**YOUR TASK**
Report each line below that carries the word "frames".

(Saved entries)

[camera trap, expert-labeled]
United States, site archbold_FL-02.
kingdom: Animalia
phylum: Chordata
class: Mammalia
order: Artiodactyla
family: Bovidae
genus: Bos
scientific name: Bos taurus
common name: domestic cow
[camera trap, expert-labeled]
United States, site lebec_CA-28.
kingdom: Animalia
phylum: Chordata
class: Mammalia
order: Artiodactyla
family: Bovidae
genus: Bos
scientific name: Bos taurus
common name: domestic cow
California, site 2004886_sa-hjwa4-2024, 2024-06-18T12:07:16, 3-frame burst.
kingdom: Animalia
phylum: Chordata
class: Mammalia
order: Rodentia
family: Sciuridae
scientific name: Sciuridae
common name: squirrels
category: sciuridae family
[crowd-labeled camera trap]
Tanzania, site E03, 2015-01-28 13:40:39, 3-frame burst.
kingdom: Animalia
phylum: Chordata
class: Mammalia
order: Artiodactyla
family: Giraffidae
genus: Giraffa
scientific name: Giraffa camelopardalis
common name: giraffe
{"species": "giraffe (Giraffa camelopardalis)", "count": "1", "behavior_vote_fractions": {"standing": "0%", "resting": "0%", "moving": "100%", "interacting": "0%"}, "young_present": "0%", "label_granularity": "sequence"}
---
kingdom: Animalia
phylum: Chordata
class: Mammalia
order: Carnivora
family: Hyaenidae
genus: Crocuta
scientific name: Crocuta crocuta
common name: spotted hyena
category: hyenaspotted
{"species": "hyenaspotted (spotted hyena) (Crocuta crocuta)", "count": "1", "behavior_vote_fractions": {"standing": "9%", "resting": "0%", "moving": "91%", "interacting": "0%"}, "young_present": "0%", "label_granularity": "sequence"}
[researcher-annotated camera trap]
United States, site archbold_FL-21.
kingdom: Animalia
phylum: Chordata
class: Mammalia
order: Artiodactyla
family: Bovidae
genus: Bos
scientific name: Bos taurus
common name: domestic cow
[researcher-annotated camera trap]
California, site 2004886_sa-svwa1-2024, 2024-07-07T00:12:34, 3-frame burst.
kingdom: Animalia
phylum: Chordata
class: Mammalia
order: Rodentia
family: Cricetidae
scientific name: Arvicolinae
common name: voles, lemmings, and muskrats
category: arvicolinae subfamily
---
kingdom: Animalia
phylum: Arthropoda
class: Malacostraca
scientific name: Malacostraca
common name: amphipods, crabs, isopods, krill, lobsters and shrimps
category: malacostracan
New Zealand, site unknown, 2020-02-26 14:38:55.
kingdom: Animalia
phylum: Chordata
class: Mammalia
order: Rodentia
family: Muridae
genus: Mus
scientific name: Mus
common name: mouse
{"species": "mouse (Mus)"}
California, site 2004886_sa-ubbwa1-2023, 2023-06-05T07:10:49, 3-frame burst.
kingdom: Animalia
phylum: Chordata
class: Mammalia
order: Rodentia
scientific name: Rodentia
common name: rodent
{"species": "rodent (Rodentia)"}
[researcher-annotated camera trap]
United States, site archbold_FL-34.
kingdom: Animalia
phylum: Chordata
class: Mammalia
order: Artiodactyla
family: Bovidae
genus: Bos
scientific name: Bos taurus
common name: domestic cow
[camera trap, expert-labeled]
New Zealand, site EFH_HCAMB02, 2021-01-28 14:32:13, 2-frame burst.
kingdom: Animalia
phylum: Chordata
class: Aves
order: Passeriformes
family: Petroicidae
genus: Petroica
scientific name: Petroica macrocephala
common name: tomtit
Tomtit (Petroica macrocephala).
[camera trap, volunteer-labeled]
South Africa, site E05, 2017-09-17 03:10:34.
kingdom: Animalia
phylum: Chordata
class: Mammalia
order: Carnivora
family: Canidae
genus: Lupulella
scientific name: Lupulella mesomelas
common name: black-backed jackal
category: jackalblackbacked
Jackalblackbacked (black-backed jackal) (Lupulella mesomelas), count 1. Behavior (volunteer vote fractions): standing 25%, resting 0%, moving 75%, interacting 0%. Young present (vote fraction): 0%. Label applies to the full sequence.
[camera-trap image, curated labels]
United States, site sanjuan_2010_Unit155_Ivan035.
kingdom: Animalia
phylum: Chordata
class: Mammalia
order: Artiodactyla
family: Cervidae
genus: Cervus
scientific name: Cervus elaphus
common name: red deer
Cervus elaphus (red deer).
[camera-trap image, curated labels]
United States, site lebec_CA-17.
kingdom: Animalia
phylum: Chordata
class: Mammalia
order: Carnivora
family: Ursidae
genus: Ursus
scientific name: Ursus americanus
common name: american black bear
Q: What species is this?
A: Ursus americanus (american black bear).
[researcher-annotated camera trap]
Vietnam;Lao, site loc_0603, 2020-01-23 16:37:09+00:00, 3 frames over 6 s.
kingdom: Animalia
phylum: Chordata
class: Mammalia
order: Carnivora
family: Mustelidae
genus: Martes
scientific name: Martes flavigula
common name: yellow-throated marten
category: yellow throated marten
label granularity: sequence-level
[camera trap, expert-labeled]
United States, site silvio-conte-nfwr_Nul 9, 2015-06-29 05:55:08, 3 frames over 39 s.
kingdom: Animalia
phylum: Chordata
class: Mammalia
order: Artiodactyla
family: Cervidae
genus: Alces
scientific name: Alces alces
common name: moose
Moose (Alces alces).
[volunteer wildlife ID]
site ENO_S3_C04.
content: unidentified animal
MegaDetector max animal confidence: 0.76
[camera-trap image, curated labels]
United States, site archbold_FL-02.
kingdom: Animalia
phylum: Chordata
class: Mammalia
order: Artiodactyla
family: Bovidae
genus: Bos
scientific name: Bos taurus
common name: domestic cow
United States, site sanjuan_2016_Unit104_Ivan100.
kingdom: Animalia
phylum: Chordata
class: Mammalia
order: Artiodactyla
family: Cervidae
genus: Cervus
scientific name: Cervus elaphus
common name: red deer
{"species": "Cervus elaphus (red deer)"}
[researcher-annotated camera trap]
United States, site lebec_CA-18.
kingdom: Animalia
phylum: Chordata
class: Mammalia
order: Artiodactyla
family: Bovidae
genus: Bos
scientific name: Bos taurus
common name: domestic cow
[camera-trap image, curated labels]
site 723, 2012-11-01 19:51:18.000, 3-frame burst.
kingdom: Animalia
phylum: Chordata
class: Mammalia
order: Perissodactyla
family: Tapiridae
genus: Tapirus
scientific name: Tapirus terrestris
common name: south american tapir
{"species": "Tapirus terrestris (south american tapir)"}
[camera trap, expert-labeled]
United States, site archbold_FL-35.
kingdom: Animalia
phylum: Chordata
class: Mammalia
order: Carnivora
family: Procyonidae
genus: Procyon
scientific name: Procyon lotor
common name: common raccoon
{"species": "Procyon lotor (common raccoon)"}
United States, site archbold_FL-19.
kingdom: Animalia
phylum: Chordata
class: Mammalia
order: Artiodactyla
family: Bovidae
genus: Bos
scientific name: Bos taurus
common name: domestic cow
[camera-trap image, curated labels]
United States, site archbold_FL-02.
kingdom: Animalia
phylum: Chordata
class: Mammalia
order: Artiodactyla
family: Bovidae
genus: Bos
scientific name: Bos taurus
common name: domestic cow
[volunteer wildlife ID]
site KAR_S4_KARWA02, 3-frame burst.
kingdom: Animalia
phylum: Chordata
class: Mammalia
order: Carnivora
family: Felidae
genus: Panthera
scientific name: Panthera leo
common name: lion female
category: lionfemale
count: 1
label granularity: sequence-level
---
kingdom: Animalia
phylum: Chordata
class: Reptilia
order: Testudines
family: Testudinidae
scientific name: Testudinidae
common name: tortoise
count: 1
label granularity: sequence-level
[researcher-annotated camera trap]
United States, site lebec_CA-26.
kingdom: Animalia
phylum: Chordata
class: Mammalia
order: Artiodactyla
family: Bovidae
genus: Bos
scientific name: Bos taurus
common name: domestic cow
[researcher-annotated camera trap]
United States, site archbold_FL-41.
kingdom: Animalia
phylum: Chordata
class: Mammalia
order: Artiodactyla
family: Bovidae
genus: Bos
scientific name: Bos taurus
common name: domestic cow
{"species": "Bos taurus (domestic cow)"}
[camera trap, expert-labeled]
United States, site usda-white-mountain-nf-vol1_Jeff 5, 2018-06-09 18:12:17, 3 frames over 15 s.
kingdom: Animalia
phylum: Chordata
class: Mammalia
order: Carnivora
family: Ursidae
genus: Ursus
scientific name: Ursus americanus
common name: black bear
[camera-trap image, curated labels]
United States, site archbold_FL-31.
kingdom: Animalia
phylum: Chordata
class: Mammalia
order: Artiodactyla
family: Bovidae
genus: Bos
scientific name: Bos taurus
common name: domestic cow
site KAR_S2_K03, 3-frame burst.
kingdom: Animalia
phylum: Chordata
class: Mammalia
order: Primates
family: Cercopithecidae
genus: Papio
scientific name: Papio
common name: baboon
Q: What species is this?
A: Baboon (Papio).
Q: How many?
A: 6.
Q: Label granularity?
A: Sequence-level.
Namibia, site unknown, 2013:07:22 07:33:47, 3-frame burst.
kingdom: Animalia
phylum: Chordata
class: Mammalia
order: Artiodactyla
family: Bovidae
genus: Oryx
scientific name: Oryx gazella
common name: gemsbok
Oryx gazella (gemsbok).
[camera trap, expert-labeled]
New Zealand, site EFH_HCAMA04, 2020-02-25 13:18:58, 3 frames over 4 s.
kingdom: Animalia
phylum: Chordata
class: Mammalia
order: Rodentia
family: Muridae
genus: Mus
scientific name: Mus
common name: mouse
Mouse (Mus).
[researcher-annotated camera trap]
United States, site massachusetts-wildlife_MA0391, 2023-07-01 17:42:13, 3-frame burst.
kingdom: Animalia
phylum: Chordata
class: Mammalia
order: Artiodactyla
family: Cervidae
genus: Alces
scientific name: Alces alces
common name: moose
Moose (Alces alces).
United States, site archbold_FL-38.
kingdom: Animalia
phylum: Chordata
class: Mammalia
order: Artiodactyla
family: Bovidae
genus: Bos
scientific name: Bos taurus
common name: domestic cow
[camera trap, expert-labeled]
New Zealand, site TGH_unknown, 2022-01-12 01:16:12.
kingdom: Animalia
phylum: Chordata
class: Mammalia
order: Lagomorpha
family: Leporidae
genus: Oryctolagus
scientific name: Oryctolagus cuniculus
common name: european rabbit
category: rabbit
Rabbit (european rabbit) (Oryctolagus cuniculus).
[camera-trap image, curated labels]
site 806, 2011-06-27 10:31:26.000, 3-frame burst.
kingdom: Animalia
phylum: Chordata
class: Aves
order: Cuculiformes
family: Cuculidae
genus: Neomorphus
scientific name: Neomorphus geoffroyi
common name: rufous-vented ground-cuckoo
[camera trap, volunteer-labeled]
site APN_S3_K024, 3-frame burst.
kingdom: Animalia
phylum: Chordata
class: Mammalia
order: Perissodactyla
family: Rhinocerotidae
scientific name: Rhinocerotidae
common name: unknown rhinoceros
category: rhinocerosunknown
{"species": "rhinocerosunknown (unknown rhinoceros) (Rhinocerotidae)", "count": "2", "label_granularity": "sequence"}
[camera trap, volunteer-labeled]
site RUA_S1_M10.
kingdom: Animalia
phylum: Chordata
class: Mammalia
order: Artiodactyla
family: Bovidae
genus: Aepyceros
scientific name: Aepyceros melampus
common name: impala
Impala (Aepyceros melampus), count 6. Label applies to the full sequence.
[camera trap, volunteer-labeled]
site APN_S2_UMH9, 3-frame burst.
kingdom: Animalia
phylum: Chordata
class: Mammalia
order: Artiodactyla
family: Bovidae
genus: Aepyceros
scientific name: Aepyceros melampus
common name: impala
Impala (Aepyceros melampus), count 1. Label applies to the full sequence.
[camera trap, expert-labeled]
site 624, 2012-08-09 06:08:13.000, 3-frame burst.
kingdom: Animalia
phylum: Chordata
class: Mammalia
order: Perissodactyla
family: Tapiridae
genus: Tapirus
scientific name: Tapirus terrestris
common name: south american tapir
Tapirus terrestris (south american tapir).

**OUTPUT FOR THIS TASK**
Vietnam;Lao, site loc_0603, 2020-01-23 16:37:09+00:00, 3 frames over 6 s.
United States, site silvio-conte-nfwr_Nul 9, 2015-06-29 05:55:08, 3 frames over 39 s.
United States, site usda-white-mountain-nf-vol1_Jeff 5, 2018-06-09 18:12:17, 3 frames over 15 s.
New Zealand, site EFH_HCAMA04, 2020-02-25 13:18:58, 3 frames over 4 s.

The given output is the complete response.